Journey Story

Sunday, November 5, 2017

It’s 7:50 pm Gulu time. We are closing the door on Sunday. It’s been a good day.

I left our condo in Minneapolis, 6:30 am Wednesday morning for the first leg of the journey to Northern Uganda. I had to fly through Washington DC, to Amsterdam, Rwanda, then Entebbe Uganda. We caught a few hours before the six hour drive from Entebbe to Gulu. With a few sprinkled layovers, if my math is correct it was almost exactly 48 hours from departure to arrival at our hotel in Gulu. In days like this the gift of sleep is precious and I’ve had a couple very good nights sleep since we’ve arrived.
It was a year ago that I was last with the leaders we are working with in the Gulu area. At the conclusion of that trip I had to tell our students that because of my transition out of the Lead Pastor role at Faith Community Church of New Richmond, it was likely that I would never be back. The men greeted me with tears and the sweet pain of relationship on hold until glory became evident.
By God’s providence the St Croix Valley LEAD Team that I was part of as pastor of Faith, had been working with leaders in Northern Gulu and had locked arms with Training Leaders International (TLI) for their expertise as well as the curriculum they had developed. When God opened the door for me to become an International Trainer with TLI, the door was once again open to return to Gulu. That reunion happened this evening as we had a pre-session with about half of the leaders. Sweet is the best word I can find.
It was last November that we cast vision for a church planting movement in Northern Uganda. We don’t have a full picture of what has taken place this year. I’m not sure anyone on earth does, or maybe even needs to. We know these leaders have started somewhere around 14 new worship gatherings in surrounding villages. These leaders humble me with their devotion to Jesus and desire to see His church strengthened and multiplied.

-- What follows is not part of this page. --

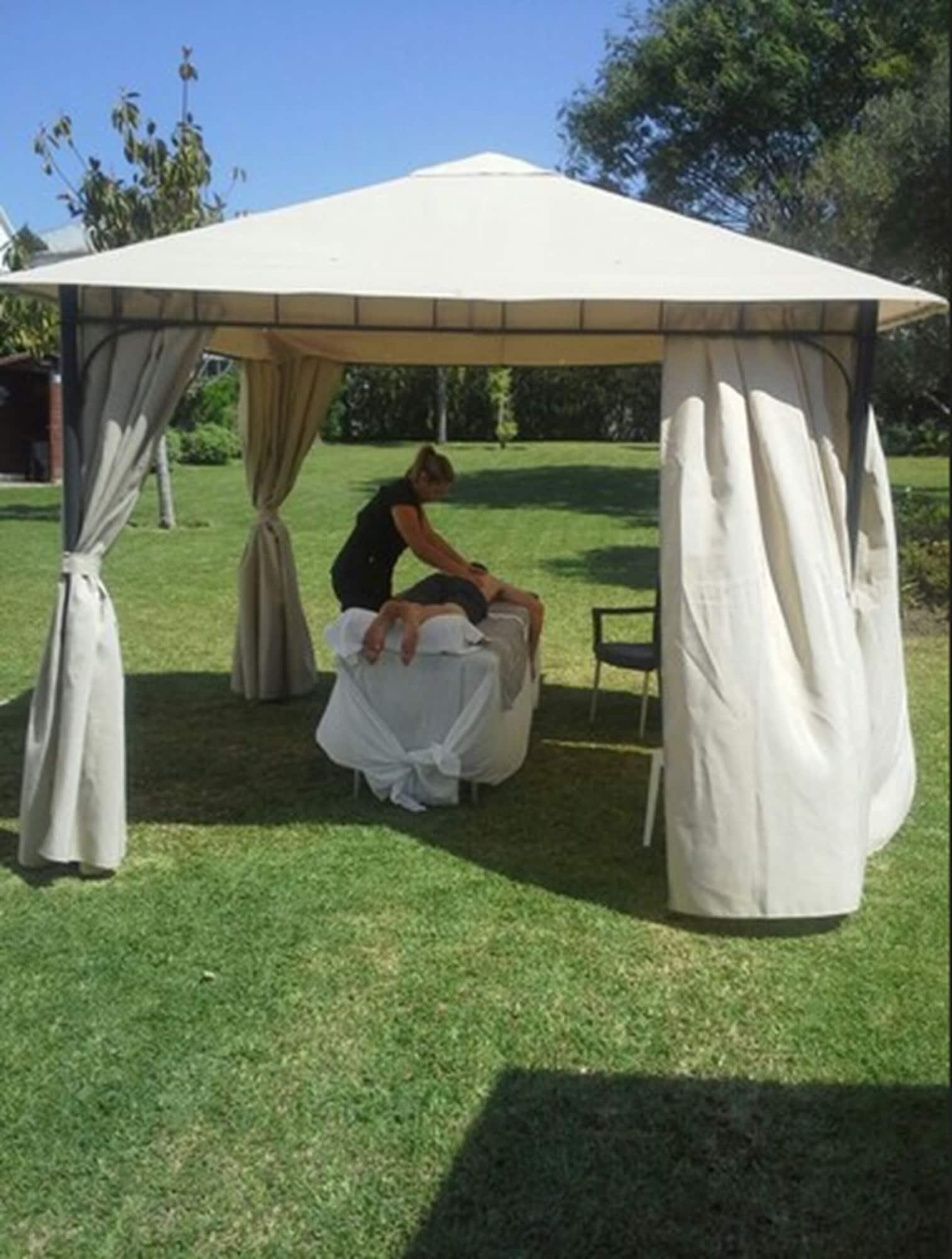 Spa Hotel Ona Diana Park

This morning our team of three had the joy of worshipping in three of those new churches. I’d like to relay a story that has already made this journey more than worthwhile. Pastor Joe’s church started last January. Pastor Sampson’s church started a few weeks later. They had both been sent out from Pastor Tony’s church to plant new works in two specific villages. The villages were chosen because of the need for a gospel witness, but also because there had been fighting between the tribes that make up the two villages because of land disputes.

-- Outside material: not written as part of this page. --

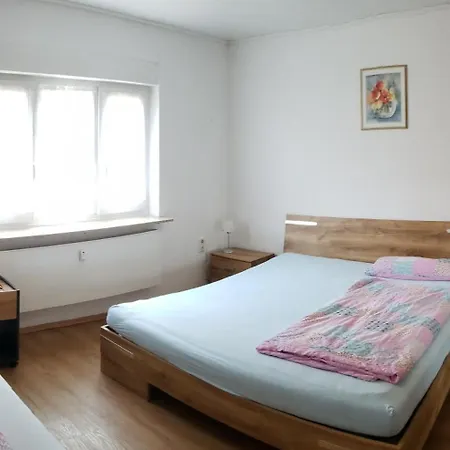 Fewo-Monteurwohnung Steger Frammersbach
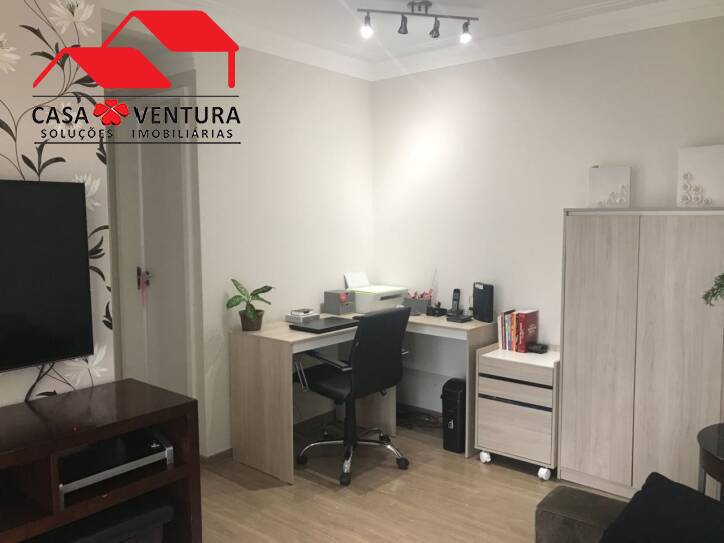 Apartamento à venda com 2 quartos, 60m² - Foto 16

Following worship I went into Pastor Joe’s home for some pop and crackers. Pastor Sampson joined us. I listened with a lump in my throat as Pastor Joe told me how God used our time together in November to move him to plant the church. Then Pastor Sampson told us of a miracle God was working through their churches. In spite of the tribal conflict disciples of Jesus from Pastor Joe’s church are sitting down with disciples of Jesus from Pastor Sampson’s church and the villages are noticing. They see that it is only the believers who will work through differences to find unity in the gospel. These men believe God has many from these villages and beyond who will reveal the beauty of the wisdom of God as they love each other in His name.
Our training starts tomorrow morning and my soul is already full. It is such an honor that I have been given by followers of Jesus to serve the church family here. I look forward to eternity to make many precious introductions.